A few days ago, a friend of mine flew from the UK to Israel, via Brussels. Not surprisingly, the flight from Brussels to Israel had a significant number of religious Jews.
The flight was in the early morning and some of the passengers took the opportunity, while waiting for the connection, to don their tefillin and tallit (prayer shawls) and pray shacharit (morning prayers). They did this in the waiting area by the gate.
My friend took a photograph and it was posted on Facebook with a heart emoji – indicating the pleasure that the sight of a group of Jews praying together had elicited.
The reaction in the comments section was explosive: “I hate this kind of entitled exhibitionism!” was one of the first comments.
This triggered a torrent of counter-comments attacking this view and suggesting that, at worst, the people praying were doing no harm, and perhaps we should be proud to display our beliefs in public rather than be ashamed of them.
I vividly recall that when I was a youngster growing up in Manchester, England, a city with a sizeable Jewish Community, if I was “out and about” and needed to “daven Mincha” (say the afternoon prayers) because it was getting a bit dark and I might miss the opportunity, I would look for a phone box (English readers will remember those quaint little red kiosks with the vandalized phones in them!).
I would pop into the booth, pick up the phone, and pretend to be speaking to someone whilst secretly saying my prayers!
Why did I do that? Why didn’t I just step to the side, get out my siddur and just pray? After all, I had seen many Muslims do just that with their little prayer mats and prostrations. Well, I was embarrassed wasn’t I? What would people think, seeing me with my kippa, standing rigid to attention, and perhaps even “shockling” a bit too?
This sentiment stemmed from the concern that openly displaying religious practices might lead to marginalization and perhaps, open discrimination.
This apprehension is not unfounded, considering the historical contexts of antisemitism that Jews have endured in the past.
For those who find public displays of religion embarrassing or distasteful, the driving force may be the desire to fit into the broader societal fabric while minimizing attention to their faith.
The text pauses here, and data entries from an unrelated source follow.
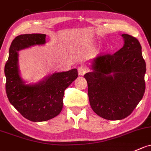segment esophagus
Returning a JSON list of instances; mask_svg holds the SVG:
<instances>
[{
    "mask_svg": "<svg viewBox=\"0 0 151 151\" xmlns=\"http://www.w3.org/2000/svg\"><path fill=\"white\" fill-rule=\"evenodd\" d=\"M86 72H87L86 69L84 67H83V66H80V67H78V75L83 76L84 75Z\"/></svg>",
    "mask_w": 151,
    "mask_h": 151,
    "instance_id": "esophagus-1",
    "label": "esophagus"
}]
</instances>
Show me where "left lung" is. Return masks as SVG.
<instances>
[{
    "mask_svg": "<svg viewBox=\"0 0 151 151\" xmlns=\"http://www.w3.org/2000/svg\"><path fill=\"white\" fill-rule=\"evenodd\" d=\"M124 46L114 54L102 55L92 61L91 72L84 75L89 102L96 114L109 120L129 116L145 90L146 65L135 37L123 34Z\"/></svg>",
    "mask_w": 151,
    "mask_h": 151,
    "instance_id": "left-lung-1",
    "label": "left lung"
}]
</instances>
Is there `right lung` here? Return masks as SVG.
<instances>
[{
	"label": "right lung",
	"mask_w": 151,
	"mask_h": 151,
	"mask_svg": "<svg viewBox=\"0 0 151 151\" xmlns=\"http://www.w3.org/2000/svg\"><path fill=\"white\" fill-rule=\"evenodd\" d=\"M46 35H21L13 40L5 65L6 91L9 101L24 117L32 122L52 119L63 109L65 90L78 77L76 68L54 73L35 84H25L19 74V52L21 50L45 44Z\"/></svg>",
	"instance_id": "right-lung-1"
}]
</instances>
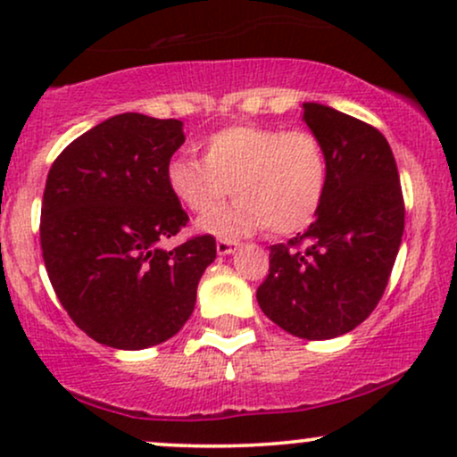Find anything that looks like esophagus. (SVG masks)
Segmentation results:
<instances>
[{
  "label": "esophagus",
  "instance_id": "esophagus-1",
  "mask_svg": "<svg viewBox=\"0 0 457 457\" xmlns=\"http://www.w3.org/2000/svg\"><path fill=\"white\" fill-rule=\"evenodd\" d=\"M236 249H238V243H234V240H228V238H219L217 240V253L219 255L234 253Z\"/></svg>",
  "mask_w": 457,
  "mask_h": 457
}]
</instances>
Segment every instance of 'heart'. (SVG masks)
Listing matches in <instances>:
<instances>
[{
  "label": "heart",
  "instance_id": "obj_1",
  "mask_svg": "<svg viewBox=\"0 0 457 457\" xmlns=\"http://www.w3.org/2000/svg\"><path fill=\"white\" fill-rule=\"evenodd\" d=\"M202 161L176 154L165 182L188 212L207 214L234 192L238 200L199 221L219 236H243L269 228L292 234L316 219L328 187V154L307 129L229 124L202 141Z\"/></svg>",
  "mask_w": 457,
  "mask_h": 457
}]
</instances>
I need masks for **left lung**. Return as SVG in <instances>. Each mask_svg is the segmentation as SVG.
<instances>
[{
    "mask_svg": "<svg viewBox=\"0 0 457 457\" xmlns=\"http://www.w3.org/2000/svg\"><path fill=\"white\" fill-rule=\"evenodd\" d=\"M303 109L328 154L327 195L305 232L270 246L258 303L296 337L333 339L359 327L385 295L406 208L378 129L318 103Z\"/></svg>",
    "mask_w": 457,
    "mask_h": 457,
    "instance_id": "obj_1",
    "label": "left lung"
}]
</instances>
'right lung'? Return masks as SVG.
Returning <instances> with one entry per match:
<instances>
[{
    "mask_svg": "<svg viewBox=\"0 0 457 457\" xmlns=\"http://www.w3.org/2000/svg\"><path fill=\"white\" fill-rule=\"evenodd\" d=\"M182 144L180 120L120 113L51 165L40 211L46 275L72 322L98 344L141 350L174 337L217 258L211 234L159 246L188 221L165 182Z\"/></svg>",
    "mask_w": 457,
    "mask_h": 457,
    "instance_id": "right-lung-1",
    "label": "right lung"
}]
</instances>
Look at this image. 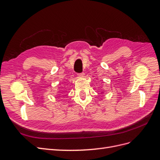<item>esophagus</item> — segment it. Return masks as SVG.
<instances>
[{"label":"esophagus","mask_w":160,"mask_h":160,"mask_svg":"<svg viewBox=\"0 0 160 160\" xmlns=\"http://www.w3.org/2000/svg\"><path fill=\"white\" fill-rule=\"evenodd\" d=\"M84 72H81V73H78L77 74V75H78V77H83L84 76Z\"/></svg>","instance_id":"34e87169"}]
</instances>
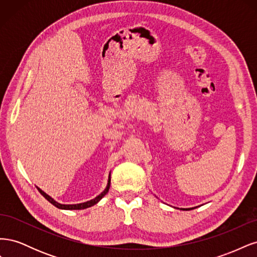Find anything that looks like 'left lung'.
I'll return each instance as SVG.
<instances>
[{"label": "left lung", "instance_id": "8db88e82", "mask_svg": "<svg viewBox=\"0 0 257 257\" xmlns=\"http://www.w3.org/2000/svg\"><path fill=\"white\" fill-rule=\"evenodd\" d=\"M185 210H186V209H185Z\"/></svg>", "mask_w": 257, "mask_h": 257}]
</instances>
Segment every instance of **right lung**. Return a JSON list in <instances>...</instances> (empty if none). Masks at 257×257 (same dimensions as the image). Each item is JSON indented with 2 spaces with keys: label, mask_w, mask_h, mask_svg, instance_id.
<instances>
[{
  "label": "right lung",
  "mask_w": 257,
  "mask_h": 257,
  "mask_svg": "<svg viewBox=\"0 0 257 257\" xmlns=\"http://www.w3.org/2000/svg\"><path fill=\"white\" fill-rule=\"evenodd\" d=\"M109 186H110V176H109V179H108V184H107V186H106L105 191H103L102 193H100L99 195H98V196H96L94 199H92V200H90V201H87V203L77 204V205H62V204H59V203H57L56 200H53L49 195H47V194H46L45 192H43L42 190L38 189V191H40V193L42 194V195H43L46 199H47V200L49 201V203H51L53 206H56V207H57V208H59V209H66V210H81V209L89 208V207H91V206H93V205L97 204L98 201L106 195L107 192H108V190H109Z\"/></svg>",
  "instance_id": "add662e5"
}]
</instances>
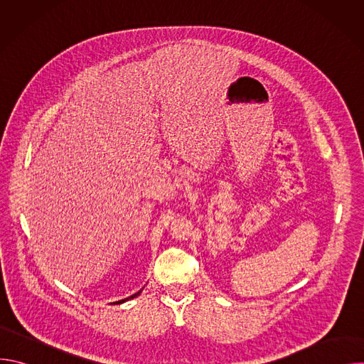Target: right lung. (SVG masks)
I'll return each mask as SVG.
<instances>
[{"mask_svg":"<svg viewBox=\"0 0 364 364\" xmlns=\"http://www.w3.org/2000/svg\"><path fill=\"white\" fill-rule=\"evenodd\" d=\"M141 292V291H139ZM139 292H136V294H134V295H131V296H128V298H125V299H121V301H117V302H114V304H121V302H125V301H128V299H132V298H135V296H138L139 295Z\"/></svg>","mask_w":364,"mask_h":364,"instance_id":"obj_1","label":"right lung"}]
</instances>
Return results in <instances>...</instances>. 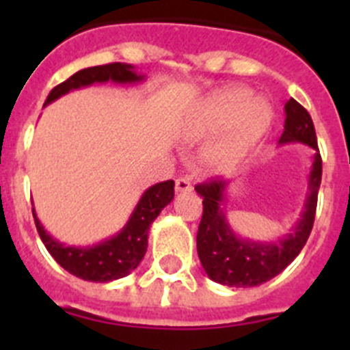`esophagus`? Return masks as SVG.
Returning a JSON list of instances; mask_svg holds the SVG:
<instances>
[{
    "mask_svg": "<svg viewBox=\"0 0 350 350\" xmlns=\"http://www.w3.org/2000/svg\"><path fill=\"white\" fill-rule=\"evenodd\" d=\"M175 191H177V193H191V191H193V185H191V182L185 177H178L177 180H175Z\"/></svg>",
    "mask_w": 350,
    "mask_h": 350,
    "instance_id": "34e87169",
    "label": "esophagus"
}]
</instances>
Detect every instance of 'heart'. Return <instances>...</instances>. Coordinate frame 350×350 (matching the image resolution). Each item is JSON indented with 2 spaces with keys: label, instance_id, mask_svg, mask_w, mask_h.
<instances>
[{
  "label": "heart",
  "instance_id": "obj_1",
  "mask_svg": "<svg viewBox=\"0 0 350 350\" xmlns=\"http://www.w3.org/2000/svg\"><path fill=\"white\" fill-rule=\"evenodd\" d=\"M250 100L247 89H228L210 96L202 108L198 129L202 133H215L239 111L237 119L231 123L230 129L222 135L219 142L212 145L205 154V163L213 170H230L245 156L250 148L271 122V108L267 101ZM247 107H245V105Z\"/></svg>",
  "mask_w": 350,
  "mask_h": 350
}]
</instances>
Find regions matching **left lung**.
<instances>
[{"label": "left lung", "instance_id": "8db88e82", "mask_svg": "<svg viewBox=\"0 0 350 350\" xmlns=\"http://www.w3.org/2000/svg\"><path fill=\"white\" fill-rule=\"evenodd\" d=\"M279 142H301L312 147L314 163L308 177V193L301 219L289 234L277 242H252L234 234L221 208L230 182L210 178L194 187L203 198V215L196 237L198 256L213 282L230 287H254L268 282L295 261L310 237L323 177V159L310 113L293 98L286 103V124Z\"/></svg>", "mask_w": 350, "mask_h": 350}]
</instances>
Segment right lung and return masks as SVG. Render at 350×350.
Masks as SVG:
<instances>
[{"mask_svg":"<svg viewBox=\"0 0 350 350\" xmlns=\"http://www.w3.org/2000/svg\"><path fill=\"white\" fill-rule=\"evenodd\" d=\"M108 80L116 83H133L142 82L144 75H138L131 64L124 63L85 68V70L77 71L75 75H71L59 85H55L49 92L45 105L52 103L73 89L88 88L91 83H101L108 82ZM173 185L175 182L166 180L148 187L142 194L140 202L135 206L124 228L116 237L92 247L64 245L43 230L42 222L36 217L35 208H33V217H35L36 230H38L42 242L45 243L52 258L59 262L64 270L79 279L89 280V282H112V280L122 279L129 275L140 265L147 252V237L150 224L159 215L161 210L173 200V194H175Z\"/></svg>","mask_w":350,"mask_h":350,"instance_id":"add662e5","label":"right lung"}]
</instances>
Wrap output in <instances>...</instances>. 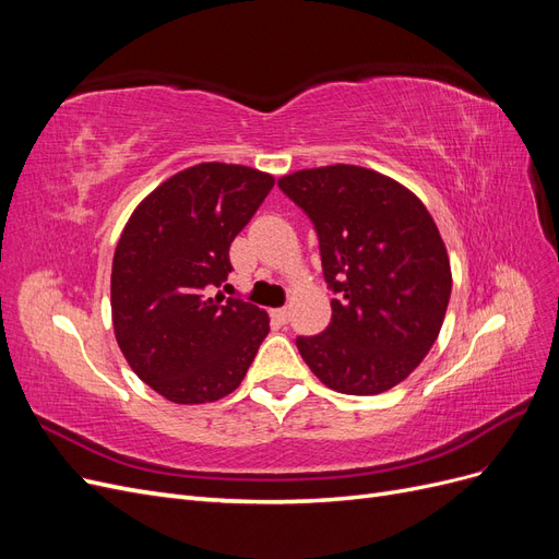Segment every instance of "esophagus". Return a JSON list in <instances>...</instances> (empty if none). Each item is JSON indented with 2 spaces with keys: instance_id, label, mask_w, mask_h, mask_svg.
Segmentation results:
<instances>
[{
  "instance_id": "obj_1",
  "label": "esophagus",
  "mask_w": 559,
  "mask_h": 559,
  "mask_svg": "<svg viewBox=\"0 0 559 559\" xmlns=\"http://www.w3.org/2000/svg\"><path fill=\"white\" fill-rule=\"evenodd\" d=\"M270 317H273V321H275L277 326H284L286 321H289V310H286V308H277V310L270 312Z\"/></svg>"
}]
</instances>
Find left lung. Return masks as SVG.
<instances>
[{"label":"left lung","instance_id":"1","mask_svg":"<svg viewBox=\"0 0 559 559\" xmlns=\"http://www.w3.org/2000/svg\"><path fill=\"white\" fill-rule=\"evenodd\" d=\"M310 216L331 300V324L298 335L302 361L341 394H380L427 357L452 292L448 251L421 200L357 165L277 181Z\"/></svg>","mask_w":559,"mask_h":559}]
</instances>
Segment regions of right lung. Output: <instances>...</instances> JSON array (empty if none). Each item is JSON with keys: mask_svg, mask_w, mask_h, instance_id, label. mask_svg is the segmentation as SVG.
<instances>
[{"mask_svg": "<svg viewBox=\"0 0 559 559\" xmlns=\"http://www.w3.org/2000/svg\"><path fill=\"white\" fill-rule=\"evenodd\" d=\"M275 179L245 165L200 163L146 195L116 245L111 317L130 368L173 403L238 389L270 331L265 310L214 294L228 251Z\"/></svg>", "mask_w": 559, "mask_h": 559, "instance_id": "obj_1", "label": "right lung"}]
</instances>
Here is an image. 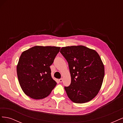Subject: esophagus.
I'll return each mask as SVG.
<instances>
[{"instance_id": "1", "label": "esophagus", "mask_w": 123, "mask_h": 123, "mask_svg": "<svg viewBox=\"0 0 123 123\" xmlns=\"http://www.w3.org/2000/svg\"><path fill=\"white\" fill-rule=\"evenodd\" d=\"M62 81H63V79H60L59 80V82L62 83Z\"/></svg>"}]
</instances>
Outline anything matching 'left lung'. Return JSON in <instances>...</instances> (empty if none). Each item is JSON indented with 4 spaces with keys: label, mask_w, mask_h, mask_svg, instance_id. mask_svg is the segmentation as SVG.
Wrapping results in <instances>:
<instances>
[{
    "label": "left lung",
    "mask_w": 123,
    "mask_h": 123,
    "mask_svg": "<svg viewBox=\"0 0 123 123\" xmlns=\"http://www.w3.org/2000/svg\"><path fill=\"white\" fill-rule=\"evenodd\" d=\"M60 52L68 63L71 77L70 85L64 87L67 94L74 103L89 102L98 94L105 75L99 55L83 46L62 47Z\"/></svg>",
    "instance_id": "obj_1"
}]
</instances>
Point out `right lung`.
I'll use <instances>...</instances> for the list:
<instances>
[{
	"mask_svg": "<svg viewBox=\"0 0 123 123\" xmlns=\"http://www.w3.org/2000/svg\"><path fill=\"white\" fill-rule=\"evenodd\" d=\"M60 47L35 46L23 52L17 66L20 87L31 98L42 99L49 95L56 85L51 77L50 66Z\"/></svg>",
	"mask_w": 123,
	"mask_h": 123,
	"instance_id": "right-lung-1",
	"label": "right lung"
}]
</instances>
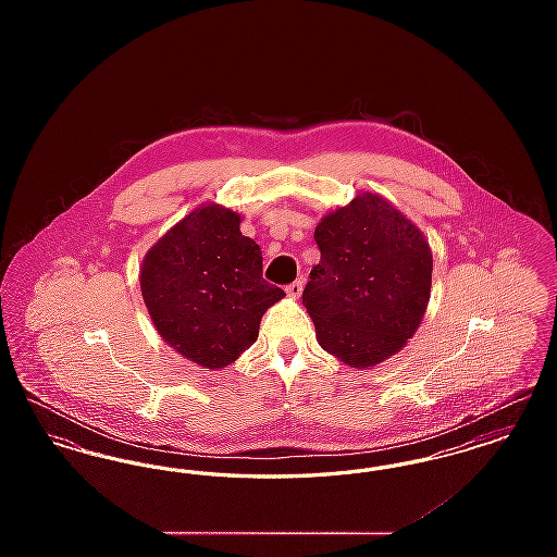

The vitriolic reaction of the Facebook commenter to the photograph spoke more about her own internal conflicts, than it did of the people praying, oblivious to the emotions they were triggering.
Diversity and acceptance
CONVERSELY, IN a 21st-century world which prides itself on diversity and acceptance of all shades of opinions, some find it inspiring and comforting that they no longer need to be the “ghetto Jew,” huddled in a corner, out of sight from the rest of the world.
There is a sense, not of entitlement in the pejorative sense, but that they really are entitled to practice their beliefs proudly and without shame. They reject the idea of hiding one’s identity out of fear, asserting that Jews have every right to practice their religion openly, in the same way that proud Muslims do too.
There is, of course, an important caveat to this. While it is well known that praying with a minyan (quorum) of ten is a religious requirement, it is equally, if not more important, to be considerate of others.
The practice of praying with a minyan on an airplane, blocking the galley and the restrooms, so that the staff and other passengers are inconvenienced is an example of skewed priorities. Halacha allows for private prayer when necessary, however, it does not sanction riding roughshod over others’ needs.
The truth is that this is a microcosm of the complex nature of the Jew.
The varied reactions among Jews to witnessing other Jews praying in public, are a reflection of the multi-layered interplay between religious conviction, cultural identity, and societal dynamics. While some may find public displays of faith embarrassing due to historical and contemporary concerns, others are empowered by the display of strong beliefs that defy societal norms. Similarly, the dichotomy between inconspicuousness and pride underscores the ongoing tension between assimilation and assertion of identity.
Ultimately, these diverse reactions reveal the intricacies of being part of a religious and cultural group with a history as rich and varied as Judaism. They remind us that personal beliefs, communal history, and societal context converge to shape how individuals navigate the delicate balance between their life as Jews and their being part of the wider world.
The heated Facebook dialogue unleashed by an innocent photograph demonstrates that the complex tapestry of human identity and faith is not yet fully woven.
The writer, a rabbi, lives in Ramat Poleg, Netanya, and is co-founder of Techelet – Inspiring Judaism.